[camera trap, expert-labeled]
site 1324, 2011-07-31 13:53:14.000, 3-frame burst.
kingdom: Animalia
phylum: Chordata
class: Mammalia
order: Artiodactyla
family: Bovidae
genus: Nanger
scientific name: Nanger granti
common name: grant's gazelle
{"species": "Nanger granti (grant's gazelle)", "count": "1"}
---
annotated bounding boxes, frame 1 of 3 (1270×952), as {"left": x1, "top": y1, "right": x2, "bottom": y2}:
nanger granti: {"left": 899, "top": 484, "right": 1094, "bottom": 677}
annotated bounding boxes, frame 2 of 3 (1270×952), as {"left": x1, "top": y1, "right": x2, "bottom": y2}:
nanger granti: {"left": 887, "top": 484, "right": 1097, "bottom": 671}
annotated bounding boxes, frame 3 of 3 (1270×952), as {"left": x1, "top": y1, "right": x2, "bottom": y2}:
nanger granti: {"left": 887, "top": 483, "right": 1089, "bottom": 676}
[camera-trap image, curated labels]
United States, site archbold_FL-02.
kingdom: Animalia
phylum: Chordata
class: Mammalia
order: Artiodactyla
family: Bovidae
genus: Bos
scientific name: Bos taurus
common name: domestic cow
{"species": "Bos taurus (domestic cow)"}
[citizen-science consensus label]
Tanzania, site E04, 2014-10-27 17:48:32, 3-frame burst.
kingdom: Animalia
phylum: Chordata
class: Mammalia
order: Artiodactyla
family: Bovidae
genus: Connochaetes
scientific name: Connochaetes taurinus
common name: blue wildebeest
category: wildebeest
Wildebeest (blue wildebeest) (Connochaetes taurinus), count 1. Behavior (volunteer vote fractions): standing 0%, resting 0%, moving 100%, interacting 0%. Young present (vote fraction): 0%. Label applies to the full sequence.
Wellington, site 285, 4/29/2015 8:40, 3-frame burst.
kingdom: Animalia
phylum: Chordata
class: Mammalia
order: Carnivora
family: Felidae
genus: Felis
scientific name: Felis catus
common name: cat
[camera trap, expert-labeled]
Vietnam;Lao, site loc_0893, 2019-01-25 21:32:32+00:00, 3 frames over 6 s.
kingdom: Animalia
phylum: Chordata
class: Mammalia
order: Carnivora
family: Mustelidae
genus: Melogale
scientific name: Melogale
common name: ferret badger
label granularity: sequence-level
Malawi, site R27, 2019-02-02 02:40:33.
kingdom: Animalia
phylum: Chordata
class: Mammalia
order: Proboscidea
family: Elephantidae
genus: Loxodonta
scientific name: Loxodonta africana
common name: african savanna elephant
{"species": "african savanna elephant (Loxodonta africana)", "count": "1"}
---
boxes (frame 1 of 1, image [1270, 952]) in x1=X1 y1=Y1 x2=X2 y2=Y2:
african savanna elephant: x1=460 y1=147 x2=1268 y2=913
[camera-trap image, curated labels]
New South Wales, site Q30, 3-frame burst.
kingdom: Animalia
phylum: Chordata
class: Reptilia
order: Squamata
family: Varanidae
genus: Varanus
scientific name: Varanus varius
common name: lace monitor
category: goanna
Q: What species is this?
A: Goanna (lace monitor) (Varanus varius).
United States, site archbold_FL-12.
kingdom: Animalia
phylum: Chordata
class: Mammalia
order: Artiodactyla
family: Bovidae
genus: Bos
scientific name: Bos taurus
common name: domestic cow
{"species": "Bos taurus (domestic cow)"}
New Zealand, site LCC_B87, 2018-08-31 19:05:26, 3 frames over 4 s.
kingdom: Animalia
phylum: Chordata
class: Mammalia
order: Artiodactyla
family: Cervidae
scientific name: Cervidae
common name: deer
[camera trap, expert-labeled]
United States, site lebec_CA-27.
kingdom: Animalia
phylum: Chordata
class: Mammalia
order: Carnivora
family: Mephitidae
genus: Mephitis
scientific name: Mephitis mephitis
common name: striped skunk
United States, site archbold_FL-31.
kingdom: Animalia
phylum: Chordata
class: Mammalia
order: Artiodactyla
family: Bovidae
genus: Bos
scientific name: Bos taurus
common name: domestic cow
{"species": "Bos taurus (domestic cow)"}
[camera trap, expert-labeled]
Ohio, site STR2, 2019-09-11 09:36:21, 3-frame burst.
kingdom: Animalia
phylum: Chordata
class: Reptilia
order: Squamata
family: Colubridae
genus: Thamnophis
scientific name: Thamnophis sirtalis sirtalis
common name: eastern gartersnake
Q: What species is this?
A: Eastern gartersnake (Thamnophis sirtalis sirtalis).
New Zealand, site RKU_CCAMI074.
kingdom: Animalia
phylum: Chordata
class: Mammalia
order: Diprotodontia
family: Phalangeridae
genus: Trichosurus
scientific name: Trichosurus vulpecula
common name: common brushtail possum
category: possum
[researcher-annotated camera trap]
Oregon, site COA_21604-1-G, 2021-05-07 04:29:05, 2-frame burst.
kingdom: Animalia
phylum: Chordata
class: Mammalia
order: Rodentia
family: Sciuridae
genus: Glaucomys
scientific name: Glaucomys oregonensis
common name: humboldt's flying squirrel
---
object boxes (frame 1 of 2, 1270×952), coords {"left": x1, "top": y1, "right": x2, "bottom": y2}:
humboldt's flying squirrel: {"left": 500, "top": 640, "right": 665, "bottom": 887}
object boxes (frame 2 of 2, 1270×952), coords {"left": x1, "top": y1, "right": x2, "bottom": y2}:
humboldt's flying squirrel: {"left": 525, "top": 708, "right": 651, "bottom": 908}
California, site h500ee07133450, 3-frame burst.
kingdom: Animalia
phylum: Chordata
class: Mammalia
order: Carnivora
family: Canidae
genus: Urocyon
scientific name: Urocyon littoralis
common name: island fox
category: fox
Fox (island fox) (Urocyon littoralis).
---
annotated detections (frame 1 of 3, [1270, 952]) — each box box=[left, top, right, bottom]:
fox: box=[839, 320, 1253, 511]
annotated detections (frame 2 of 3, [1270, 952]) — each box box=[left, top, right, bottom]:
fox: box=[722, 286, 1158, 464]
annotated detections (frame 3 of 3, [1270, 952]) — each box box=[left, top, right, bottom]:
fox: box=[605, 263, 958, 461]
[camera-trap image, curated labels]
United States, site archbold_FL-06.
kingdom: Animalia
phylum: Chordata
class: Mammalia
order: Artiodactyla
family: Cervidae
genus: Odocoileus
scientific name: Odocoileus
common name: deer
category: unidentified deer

■ ■ ■ ■ ■ ■ ■

Brief |
Would you please write out all the entries exactly?

Output of the task |
[camera trap, expert-labeled]
site 1324, 2011-07-31 13:53:14.000, 3-frame burst.
kingdom: Animalia
phylum: Chordata
class: Mammalia
order: Artiodactyla
family: Bovidae
genus: Nanger
scientific name: Nanger granti
common name: grant's gazelle
{"species": "Nanger granti (grant's gazelle)", "count": "1"}
---
annotated bounding boxes, frame 1 of 3 (1270×952), as {"left": x1, "top": y1, "right": x2, "bottom": y2}:
nanger granti: {"left": 899, "top": 484, "right": 1094, "bottom": 677}
annotated bounding boxes, frame 2 of 3 (1270×952), as {"left": x1, "top": y1, "right": x2, "bottom": y2}:
nanger granti: {"left": 887, "top": 484, "right": 1097, "bottom": 671}
annotated bounding boxes, frame 3 of 3 (1270×952), as {"left": x1, "top": y1, "right": x2, "bottom": y2}:
nanger granti: {"left": 887, "top": 483, "right": 1089, "bottom": 676}
[camera-trap image, curated labels]
United States, site archbold_FL-02.
kingdom: Animalia
phylum: Chordata
class: Mammalia
order: Artiodactyla
family: Bovidae
genus: Bos
scientific name: Bos taurus
common name: domestic cow
{"species": "Bos taurus (domestic cow)"}
[citizen-science consensus label]
Tanzania, site E04, 2014-10-27 17:48:32, 3-frame burst.
kingdom: Animalia
phylum: Chordata
class: Mammalia
order: Artiodactyla
family: Bovidae
genus: Connochaetes
scientific name: Connochaetes taurinus
common name: blue wildebeest
category: wildebeest
Wildebeest (blue wildebeest) (Connochaetes taurinus), count 1. Behavior (volunteer vote fractions): standing 0%, resting 0%, moving 100%, interacting 0%. Young present (vote fraction): 0%. Label applies to the full sequence.
Wellington, site 285, 4/29/2015 8:40, 3-frame burst.
kingdom: Animalia
phylum: Chordata
class: Mammalia
order: Carnivora
family: Felidae
genus: Felis
scientific name: Felis catus
common name: cat
[camera trap, expert-labeled]
Vietnam;Lao, site loc_0893, 2019-01-25 21:32:32+00:00, 3 frames over 6 s.
kingdom: Animalia
phylum: Chordata
class: Mammalia
order: Carnivora
family: Mustelidae
genus: Melogale
scientific name: Melogale
common name: ferret badger
label granularity: sequence-level
Malawi, site R27, 2019-02-02 02:40:33.
kingdom: Animalia
phylum: Chordata
class: Mammalia
order: Proboscidea
family: Elephantidae
genus: Loxodonta
scientific name: Loxodonta africana
common name: african savanna elephant
{"species": "african savanna elephant (Loxodonta africana)", "count": "1"}
---
boxes (frame 1 of 1, image [1270, 952]) in x1=X1 y1=Y1 x2=X2 y2=Y2:
african savanna elephant: x1=460 y1=147 x2=1268 y2=913
[camera-trap image, curated labels]
New South Wales, site Q30, 3-frame burst.
kingdom: Animalia
phylum: Chordata
class: Reptilia
order: Squamata
family: Varanidae
genus: Varanus
scientific name: Varanus varius
common name: lace monitor
category: goanna
Q: What species is this?
A: Goanna (lace monitor) (Varanus varius).
United States, site archbold_FL-12.
kingdom: Animalia
phylum: Chordata
class: Mammalia
order: Artiodactyla
family: Bovidae
genus: Bos
scientific name: Bos taurus
common name: domestic cow
{"species": "Bos taurus (domestic cow)"}
New Zealand, site LCC_B87, 2018-08-31 19:05:26, 3 frames over 4 s.
kingdom: Animalia
phylum: Chordata
class: Mammalia
order: Artiodactyla
family: Cervidae
scientific name: Cervidae
common name: deer
[camera trap, expert-labeled]
United States, site lebec_CA-27.
kingdom: Animalia
phylum: Chordata
class: Mammalia
order: Carnivora
family: Mephitidae
genus: Mephitis
scientific name: Mephitis mephitis
common name: striped skunk
United States, site archbold_FL-31.
kingdom: Animalia
phylum: Chordata
class: Mammalia
order: Artiodactyla
family: Bovidae
genus: Bos
scientific name: Bos taurus
common name: domestic cow
{"species": "Bos taurus (domestic cow)"}
[camera trap, expert-labeled]
Ohio, site STR2, 2019-09-11 09:36:21, 3-frame burst.
kingdom: Animalia
phylum: Chordata
class: Reptilia
order: Squamata
family: Colubridae
genus: Thamnophis
scientific name: Thamnophis sirtalis sirtalis
common name: eastern gartersnake
Q: What species is this?
A: Eastern gartersnake (Thamnophis sirtalis sirtalis).
New Zealand, site RKU_CCAMI074.
kingdom: Animalia
phylum: Chordata
class: Mammalia
order: Diprotodontia
family: Phalangeridae
genus: Trichosurus
scientific name: Trichosurus vulpecula
common name: common brushtail possum
category: possum
[researcher-annotated camera trap]
Oregon, site COA_21604-1-G, 2021-05-07 04:29:05, 2-frame burst.
kingdom: Animalia
phylum: Chordata
class: Mammalia
order: Rodentia
family: Sciuridae
genus: Glaucomys
scientific name: Glaucomys oregonensis
common name: humboldt's flying squirrel
---
object boxes (frame 1 of 2, 1270×952), coords {"left": x1, "top": y1, "right": x2, "bottom": y2}:
humboldt's flying squirrel: {"left": 500, "top": 640, "right": 665, "bottom": 887}
object boxes (frame 2 of 2, 1270×952), coords {"left": x1, "top": y1, "right": x2, "bottom": y2}:
humboldt's flying squirrel: {"left": 525, "top": 708, "right": 651, "bottom": 908}
California, site h500ee07133450, 3-frame burst.
kingdom: Animalia
phylum: Chordata
class: Mammalia
order: Carnivora
family: Canidae
genus: Urocyon
scientific name: Urocyon littoralis
common name: island fox
category: fox
Fox (island fox) (Urocyon littoralis).
---
annotated detections (frame 1 of 3, [1270, 952]) — each box box=[left, top, right, bottom]:
fox: box=[839, 320, 1253, 511]
annotated detections (frame 2 of 3, [1270, 952]) — each box box=[left, top, right, bottom]:
fox: box=[722, 286, 1158, 464]
annotated detections (frame 3 of 3, [1270, 952]) — each box box=[left, top, right, bottom]:
fox: box=[605, 263, 958, 461]
[camera-trap image, curated labels]
United States, site archbold_FL-06.
kingdom: Animalia
phylum: Chordata
class: Mammalia
order: Artiodactyla
family: Cervidae
genus: Odocoileus
scientific name: Odocoileus
common name: deer
category: unidentified deer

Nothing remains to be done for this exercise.